━━━━━ TEKS HALAMAN

Prosesi khitbah pada asalnya amat
sederhana dan tidak membutuhkan tata cara yang pelik dan rumit sebagaimana
dalam tradisi beberapa kalangan masyarakat saat ini. ketika seorang laki-laki
datang ke rumah pihak perempuan dan bertemu dengan walinya, ia menyatakan
keinginan untuk memperistri perempuan yang dimaksud, maka itulah khitbah. Atau
bahkan tidak perlu datang ke rumah, tetapi bertemu dengan wali perempuan di
sebuah tempat, dengan pertemuan yang disengaja atau tidak disengaja, lalu ia
menyatakan maksud meminang, maka itulah khitbah.
Yang melakukan khitbah ini juga tidak
mesti laki-laki calon pengantin itu sendiri, ia bisa mewakilkan kepada
orang-orang yang bisa dipercaya, seperti bapak, kakak, atau guru mengaji,
bahkan teman-teman dekatnya. Namun, memang akan lebih baik jika dilakukan
sendiri oleh pihak laki-laki yang bersangkutan, agar lebih bisa menimbulkan
kemantapan hati dan beraudiensi dengan wali perempuan secara langsung.
Dalam pelaksanaan khitbah, ada
beberapa hal yang perlu diperhatikan.
Pertama, apabila perempuan yang perempuan
yang dipinang masih gadis, maka pinangan disampaikan kepada wali perempuan
tersebut. Hal ini dikarenakan perempuan dalam pernikahan memerlukan wali,
sehingga untuk meminang pun harus diketahui oleh walinya. Untuk mengkhitbah
kepada wali perempuan, bisa secara langsung ataupun tidak langsung, dalam arti
melalui orang lain untuk disampaikan kepada wali perempuan tersebut.
Kedua, apabila perempuan yang dipinang
janda, maka boleh menyampaikan pinangan langsung kepada perempuan tersebut.
Ketiga, apabila perempuan tersebut berada
dalam masa iddah, maka tidak boleh menyampaikan pinangan secara
terang-terangan, tetapi harus menyampaikan secara sindiran.
Keempat, perempuan boleh meminang laki-laki
baik secara langsung kepada laki-laki tersebut ataupun melalui orang lain untuk
disampaikan kepada laki-laki yang dimaksud.
Berkenaan dengan khitbah melalui
sindiran, Nabi saw pernah melakukannya kepada Fatimah binti Qais ketika
suaminya menceraikannya dengan menjatuhkan tiga talak, “Jika engkau telah
halal, maka izinkanlah aku (meminangmu)” lalu beliau mengkhitbahnya untuk
Usamah. (Hadits shahih diriwayatkan oleh Muslim)

━━━━━━━━━━

_TUJUAN 1_
Tolong salin ulang tanpa perubahan bagian catatan yang dimulai dari baris berisi "Across the items" dan diakhiri baris berisi "0.26 meters", kedua baris itu ikut disalin.

━━━━━ DATA MASUKAN

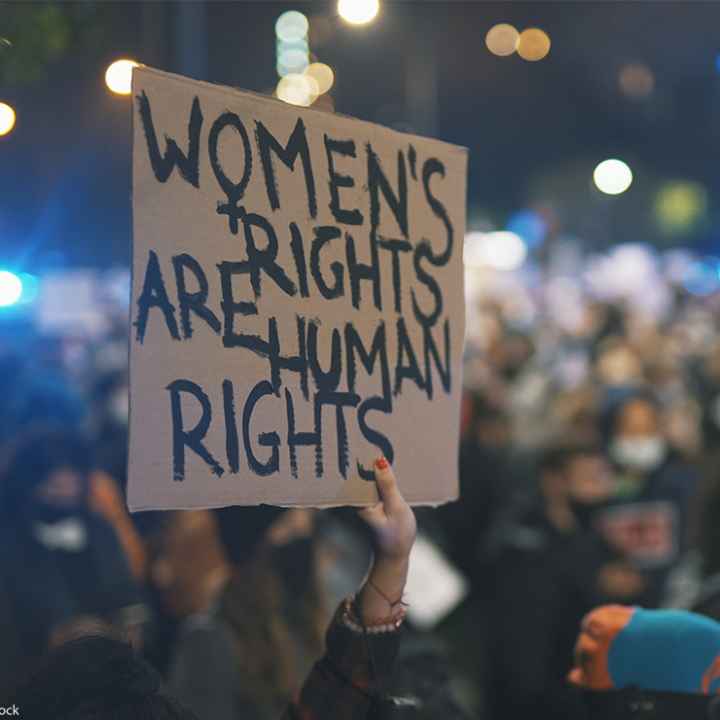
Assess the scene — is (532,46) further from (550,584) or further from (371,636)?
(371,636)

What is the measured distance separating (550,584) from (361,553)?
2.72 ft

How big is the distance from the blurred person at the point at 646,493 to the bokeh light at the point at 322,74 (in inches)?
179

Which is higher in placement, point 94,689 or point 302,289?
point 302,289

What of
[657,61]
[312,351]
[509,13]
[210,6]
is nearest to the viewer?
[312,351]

━━━━━━━━━━
━━━━━ DATA MASUKAN

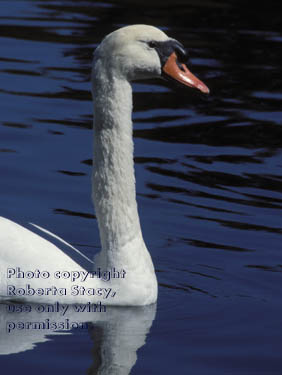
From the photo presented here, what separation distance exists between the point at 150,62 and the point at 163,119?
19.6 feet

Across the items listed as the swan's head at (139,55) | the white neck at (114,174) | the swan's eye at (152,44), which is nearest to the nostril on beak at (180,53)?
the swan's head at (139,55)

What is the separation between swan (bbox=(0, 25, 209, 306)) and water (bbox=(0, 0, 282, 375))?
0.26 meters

━━━━━━━━━━
━━━━━ DATA MASUKAN

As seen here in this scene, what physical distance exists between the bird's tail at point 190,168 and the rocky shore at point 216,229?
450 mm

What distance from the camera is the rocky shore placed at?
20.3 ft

━━━━━━━━━━

_TUJUAN 2_
Tentukan apakah setiap pernyataan berikut sesuai dengan teks tentang khitbah. Jawab ya atau tidak, lalu sertakan kutipan tepat dari teks yang menjadi penentunya.
(a) Pinangan kepada janda boleh disampaikan langsung kepada perempuan itu.
(b) Perempuan yang sedang dalam masa iddah boleh dipinang secara terang-terangan.
(c) Khitbah harus dilakukan sendiri oleh laki-laki calon pengantin.

_PENYELESAIAN 1_
Across the items listed as the swan's head at (139,55) | the white neck at (114,174) | the swan's eye at (152,44), which is nearest to the nostril on beak at (180,53)?
the swan's head at (139,55)

What is the separation between swan (bbox=(0, 25, 209, 306)) and water (bbox=(0, 0, 282, 375))?
0.26 meters

_PENYELESAIAN 2_
(a) Ya: "janda, maka boleh menyampaikan pinangan langsung kepada perempuan tersebut."
(b) Tidak: "tidak boleh menyampaikan pinangan secara terang-terangan"
(c) Tidak: "tidak mesti laki-laki calon pengantin itu sendiri, ia bisa mewakilkan kepada orang-orang yang bisa dipercaya"